Exercise: Read the data and repeat it in full, exactly.

Data to use:
►
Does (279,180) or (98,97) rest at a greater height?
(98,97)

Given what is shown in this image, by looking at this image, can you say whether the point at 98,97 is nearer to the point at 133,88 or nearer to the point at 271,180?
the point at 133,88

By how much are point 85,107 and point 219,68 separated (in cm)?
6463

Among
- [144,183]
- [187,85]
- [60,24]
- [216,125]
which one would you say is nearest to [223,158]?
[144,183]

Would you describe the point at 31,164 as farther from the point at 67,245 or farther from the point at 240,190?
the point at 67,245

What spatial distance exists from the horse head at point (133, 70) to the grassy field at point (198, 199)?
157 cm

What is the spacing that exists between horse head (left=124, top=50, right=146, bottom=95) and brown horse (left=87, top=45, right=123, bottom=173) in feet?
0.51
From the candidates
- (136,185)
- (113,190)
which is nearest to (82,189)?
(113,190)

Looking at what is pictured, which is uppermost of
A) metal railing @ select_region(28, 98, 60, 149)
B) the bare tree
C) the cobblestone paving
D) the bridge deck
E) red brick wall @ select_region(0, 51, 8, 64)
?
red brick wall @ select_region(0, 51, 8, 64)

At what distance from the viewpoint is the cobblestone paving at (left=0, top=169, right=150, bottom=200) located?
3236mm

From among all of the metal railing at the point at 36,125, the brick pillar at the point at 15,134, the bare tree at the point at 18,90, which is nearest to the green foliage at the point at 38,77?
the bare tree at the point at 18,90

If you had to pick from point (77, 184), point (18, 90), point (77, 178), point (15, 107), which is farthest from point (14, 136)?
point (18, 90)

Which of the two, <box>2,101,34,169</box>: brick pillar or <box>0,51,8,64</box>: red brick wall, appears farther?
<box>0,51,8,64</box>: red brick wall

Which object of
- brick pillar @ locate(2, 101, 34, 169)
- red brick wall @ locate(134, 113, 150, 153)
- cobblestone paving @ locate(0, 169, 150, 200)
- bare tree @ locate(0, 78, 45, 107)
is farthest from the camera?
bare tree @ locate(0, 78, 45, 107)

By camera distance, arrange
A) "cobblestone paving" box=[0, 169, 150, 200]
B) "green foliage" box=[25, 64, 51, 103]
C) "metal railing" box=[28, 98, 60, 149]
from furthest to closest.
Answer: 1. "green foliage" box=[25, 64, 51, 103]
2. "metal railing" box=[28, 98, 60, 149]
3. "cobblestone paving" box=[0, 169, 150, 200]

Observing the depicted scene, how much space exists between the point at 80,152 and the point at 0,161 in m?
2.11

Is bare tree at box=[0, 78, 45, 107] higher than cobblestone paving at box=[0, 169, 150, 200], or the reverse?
◄
The result:
Does (279,180) or (98,97) rest at a greater height?
(98,97)

Given what is shown in this image, by looking at this image, can you say whether the point at 98,97 is nearer to the point at 133,88 or nearer to the point at 271,180?
the point at 133,88

By how much are point 85,107 and point 219,68 separated (in cm)?
6463

Among
- [144,183]
- [187,85]
- [60,24]
- [216,125]
which one would you say is nearest to [223,158]?
[144,183]

Would you describe the point at 31,164 as farther from the point at 67,245 or farther from the point at 240,190?
the point at 67,245

What spatial distance exists from the horse head at point (133, 70) to the grassy field at point (198, 199)?
157 cm

What is the spacing that exists between horse head (left=124, top=50, right=146, bottom=95) and brown horse (left=87, top=45, right=123, bottom=173) in feet?
0.51
From the candidates
- (136,185)
- (113,190)
which is nearest to (82,189)?
(113,190)

Looking at what is pictured, which is uppermost of
A) metal railing @ select_region(28, 98, 60, 149)
B) the bare tree
C) the cobblestone paving
D) the bridge deck
E) red brick wall @ select_region(0, 51, 8, 64)
?
red brick wall @ select_region(0, 51, 8, 64)

At what distance from the viewpoint is the cobblestone paving at (left=0, top=169, right=150, bottom=200) located?
3236mm

From among all of the metal railing at the point at 36,125, the brick pillar at the point at 15,134, the bare tree at the point at 18,90, which is nearest to the green foliage at the point at 38,77?
the bare tree at the point at 18,90

If you had to pick from point (77, 184), point (18, 90), point (77, 178), point (15, 107), which is farthest from point (14, 136)?
point (18, 90)

Which of the two, <box>2,101,34,169</box>: brick pillar or <box>0,51,8,64</box>: red brick wall, appears farther?
<box>0,51,8,64</box>: red brick wall

Which object of
- brick pillar @ locate(2, 101, 34, 169)
- red brick wall @ locate(134, 113, 150, 153)
- cobblestone paving @ locate(0, 169, 150, 200)
- bare tree @ locate(0, 78, 45, 107)
is farthest from the camera?
bare tree @ locate(0, 78, 45, 107)

By camera distance, arrange
A) "cobblestone paving" box=[0, 169, 150, 200]
B) "green foliage" box=[25, 64, 51, 103]
C) "metal railing" box=[28, 98, 60, 149]
from furthest to closest.
Answer: 1. "green foliage" box=[25, 64, 51, 103]
2. "metal railing" box=[28, 98, 60, 149]
3. "cobblestone paving" box=[0, 169, 150, 200]

Observing the depicted scene, how much space exists between the point at 80,152 and the point at 0,161 in m?
2.11

Is bare tree at box=[0, 78, 45, 107] higher than cobblestone paving at box=[0, 169, 150, 200], or the reverse?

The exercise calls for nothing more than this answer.